Document text:
Tuesday, 18 September 2012

It is MOD civil service bonus time again; cliches will fall when hit...

So once again news has broken in the media that the MOD civil service is to get a bonus, or more precisely £30 million worth of bonus payments this year. The Mail is outraged, and other newspapers seem to be gearing up for the latest instalment of  ‘lets all burn the civil service heathens’…

Despite appearances to the contrary this is not a ‘bonus’ in the Merchant Banker sense. Many years ago a decision was imposed on the MOD that as part of efforts to improve performance some of the annual pay award would be set aside, and instead of forming consolidated pay, which was pensionable, would instead be paid as a bonus (which was not pensionable). The theory was sound, more money = improved performance and a smaller pension bill. The reality has been 10 years of changing assessment methods, different criteria for qualification and a sense of frustration by many civil servants that they are being hung out to dry in the press for having the audacity to be paid.

Humphrey has never met a single MOD civil servant in 10 years who supports the bonus system. In its earliest iterations it was divisive, as it meant 50% of a team would get an award, while 50% would not. Latterly it has been awarded to everyone who has met their performance criteria – in other words, if you turned up to work, did your job and didn’t get into trouble, then you’d get a basic bonus. Put more effort in, which could be demonstrated in a short statement and confirmed by management, and you might get a bit more. The problem was that goalposts varied tremendously, as the definition of merit seemed to change from team to team.

Next year it is promised that things will change and that only the top performing 10-20% of civil servants will get a ‘bonus’. This seems an effort to move it away from the concept of providing a top up to basic salary, and instead rewarding real achievement. Even now though some of the authors friends think that 10% is too large a proportion – after all, if only 10% of staff get a bonus, then the temptation for report writers is to lead to grade inflation to try and get everyone in on the act.

Records supplied:
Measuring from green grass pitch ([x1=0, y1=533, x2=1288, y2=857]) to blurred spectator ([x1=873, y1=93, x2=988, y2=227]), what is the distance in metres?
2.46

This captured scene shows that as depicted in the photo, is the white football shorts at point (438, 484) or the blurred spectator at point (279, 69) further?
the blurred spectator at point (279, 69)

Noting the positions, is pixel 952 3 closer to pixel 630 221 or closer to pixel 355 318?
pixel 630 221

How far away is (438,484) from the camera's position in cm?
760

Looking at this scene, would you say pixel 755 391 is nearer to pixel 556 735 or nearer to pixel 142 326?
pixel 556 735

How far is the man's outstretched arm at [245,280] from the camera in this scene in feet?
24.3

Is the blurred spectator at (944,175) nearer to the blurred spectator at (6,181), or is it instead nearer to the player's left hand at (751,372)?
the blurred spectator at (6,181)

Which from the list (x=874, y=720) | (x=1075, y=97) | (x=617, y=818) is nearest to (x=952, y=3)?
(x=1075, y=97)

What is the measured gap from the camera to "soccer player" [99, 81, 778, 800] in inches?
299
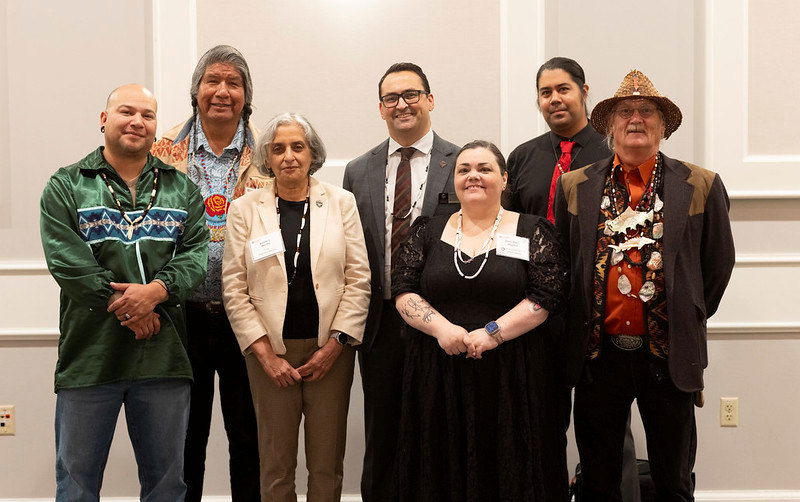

Exercises:
1) List each distinct percentage figure or percentage range that appears in the post on MOD civil service bonuses.
2) Reproduce verbatim the portion of the post on MOD civil service bonuses starting with "Next year it" and going on through "on the act.".

Solutions per task:
1)
50%
10-20%
10%

2)
Next year it is promised that things will change and that only the top performing 10-20% of civil servants will get a ‘bonus’. This seems an effort to move it away from the concept of providing a top up to basic salary, and instead rewarding real achievement. Even now though some of the authors friends think that 10% is too large a proportion – after all, if only 10% of staff get a bonus, then the temptation for report writers is to lead to grade inflation to try and get everyone in on the act.